• _Exercise_:
The reply should consist solely of the lines from the one that holds "LR: Summer Delight Preset [RAW] by Jules1983" through the last line of the material, reproduced exactly; no pictures belong in it.

• _Task material_:
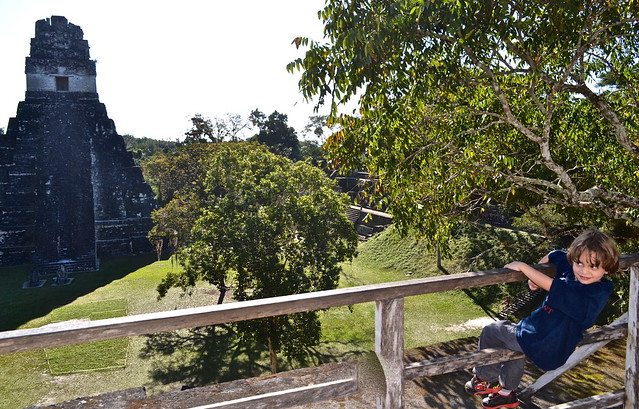 Main Plaza Tikal Maya Ruins Guatemala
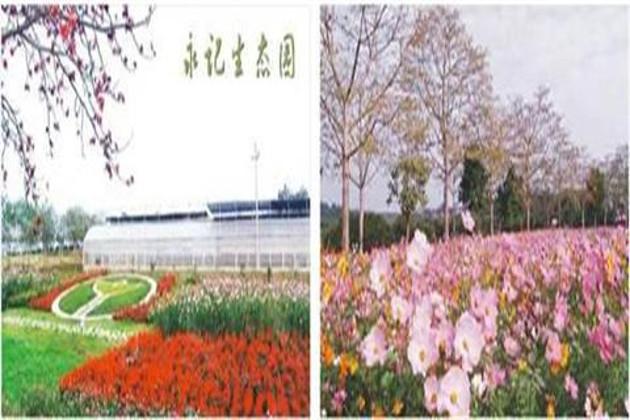 酒店 约10分钟→永记生态园(动物园) 约1.5小时→深圳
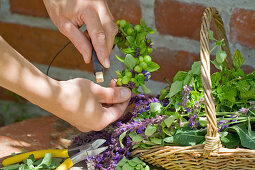 Wreath with green cherries: tie unripe cherries, salvia flowers and oregano alternately onto a wire ring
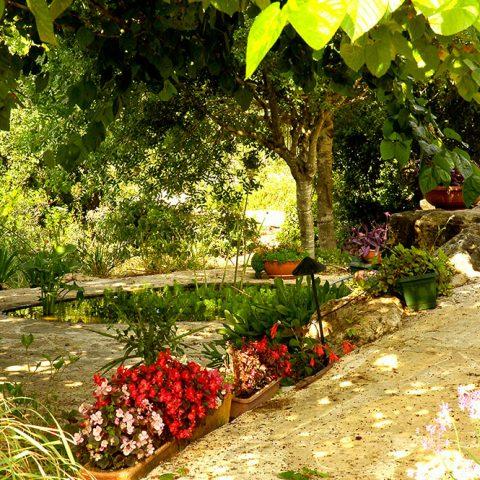 גן פרטי 1, מנוף
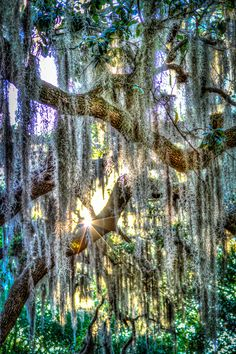 Moss tree, Orlando, Florida | Fernando Toledo on 500px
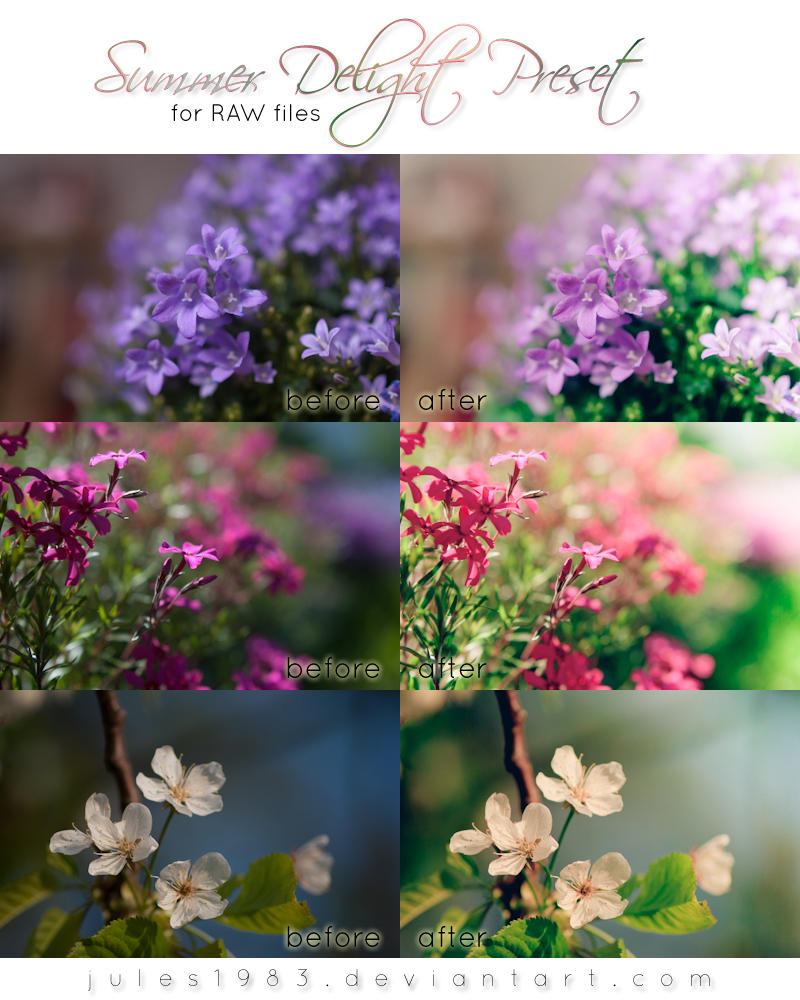 LR: Summer Delight Preset [RAW] by Jules1983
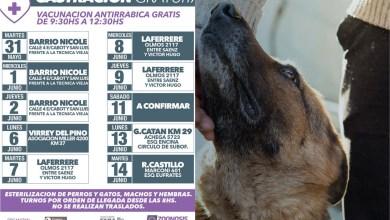 Photo of Salud Pública:Sigue la campaña gratuita de castración y vacunación animal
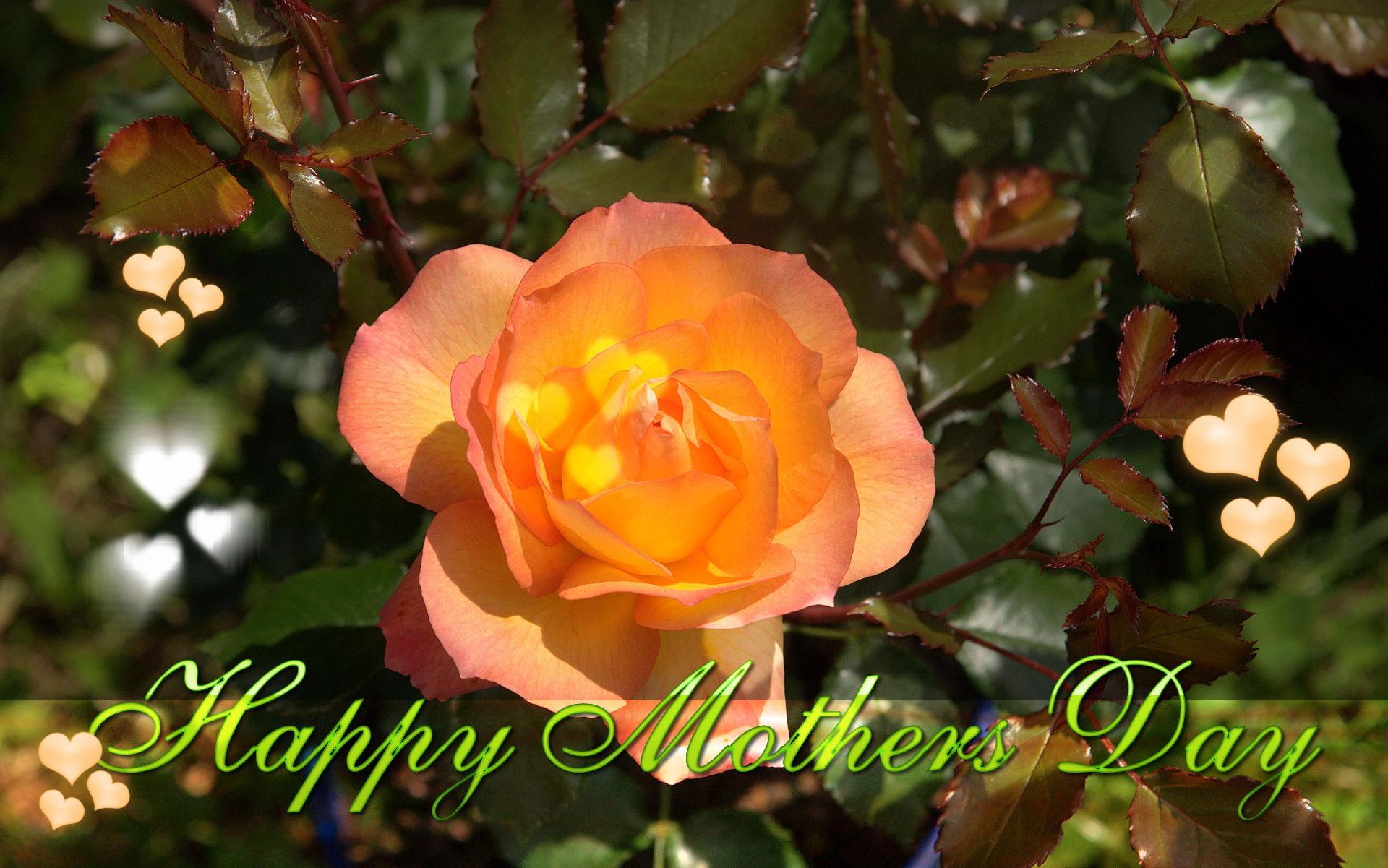 happy mothers day wallpaper 26jpg 1920x1201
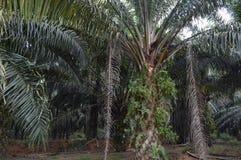 Oleju Palmowego drzewo Fotografia Royalty Free
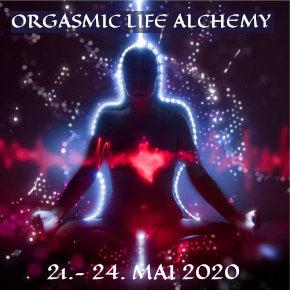 life-alchemy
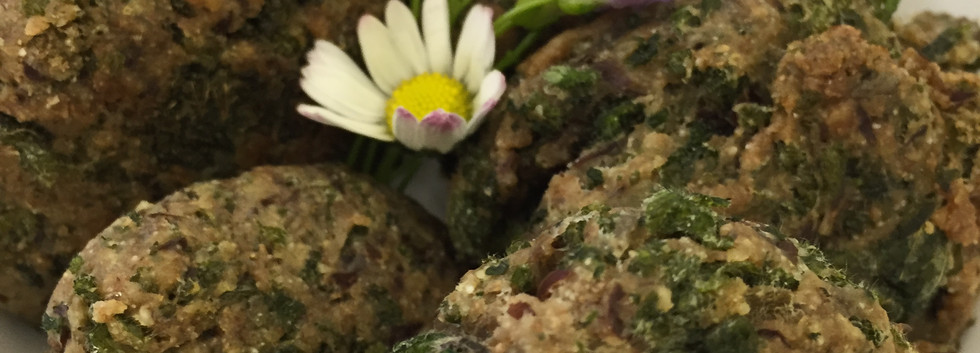 Wildkräuterkochkurs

• _Result of this task_:
 LR: Summer Delight Preset [RAW] by Jules1983
 Photo of Salud Pública:Sigue la campaña gratuita de castración y vacunación animal
 happy mothers day wallpaper 26jpg 1920x1201
 Oleju Palmowego drzewo Fotografia Royalty Free
 life-alchemy
 Wildkräuterkochkurs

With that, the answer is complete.